[INSTRUCTIONS FOR THE TASK] Substitute "strikes out" for "lashes out" in the part of the passage on judgmentalism and discernment that opens with the words containing "2. Hurt people" and closes with "WAY excuses it.", and give that part again.

[DOCUMENT TEXT]
____________________

14If anyone will not welcome you or listen to your words, shake the dust off your feet when you leave that home or town...16I am sending you out like sheep among wolves. Therefore be as shrewd as snakes and as innocent as doves. 
       Matt. 10:14, 16

Judgmentalism and Discernment are like twin sisters: One is ugly as homemade sin and the other is a knockout beauty. Yesterday's post looked at judgmentalism--and she's still ugly. But, discernment is a beautiful thing in the life of someone who prays for it, exercises it, and reaps the benefits of it.

We have to be shrewd, even cunning, when it comes to choosing what streams we drink from, what spiritual/relational/intellectual food we ingest and metabolize, and what relationships we cultivate. But, the line between judgmental and discerning is hairline-thin. It's a matter of the heart.

2.08.2010

Judgmental

The army of God is the only one who shoots its own wounded.

That statement hits just a little too close to home. Not because of wrongs I've suffered or wounds I've received, though. It hits so close because of wrongs I've committed and wounds I've inflicted. I've done it: Judging another person by deciding in my own mind what their motives, insecurities, and intentions are based solely on what they do.

When God chose David as the second king of Israel, he told Samuel during the vetting process that it's people who judge by appearances, but God examines the heart (1 Sam. 16:7). Whenever I have judged exclusively by externals, I've noticed that I'm excluding several significant internal realities:

  1. The actual heart condition of the other person. Jeremiah 17:9 says that no one can understand the heart. That's God's job.
  2. Hurt people hurt people. Whenever someone lashes out or attacks someone else for no reason they are responding out of their own woundedness. MONSTER CAVEAT: Explaining their attack in NO WAY excuses it.

____________________

[DATASET SECTION]
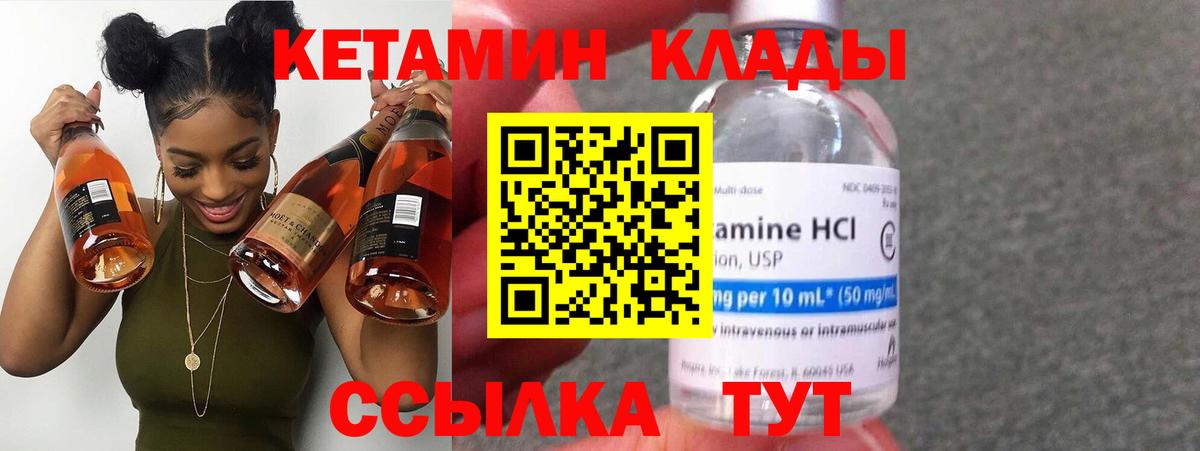 КЕТАМИН ketamine  Вход с VPN  Апрелевка  Кетамин ketamine 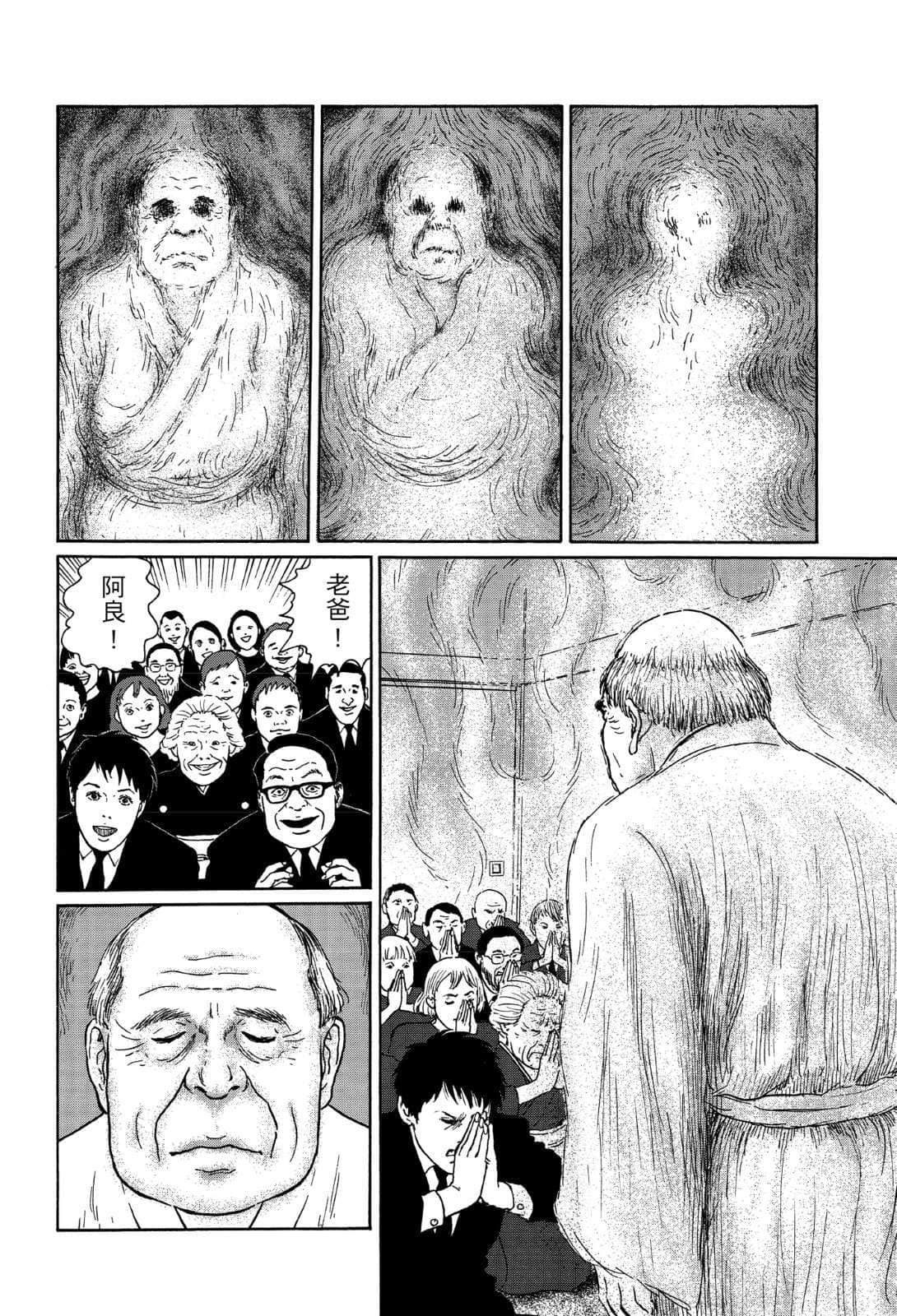 《奇妙故事集》2 缓慢的告别 插图（15）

____________________

[SOLUTION]
2. Hurt people hurt people. Whenever someone strikes out or attacks someone else for no reason they are responding out of their own woundedness. MONSTER CAVEAT: Explaining their attack in NO WAY excuses it.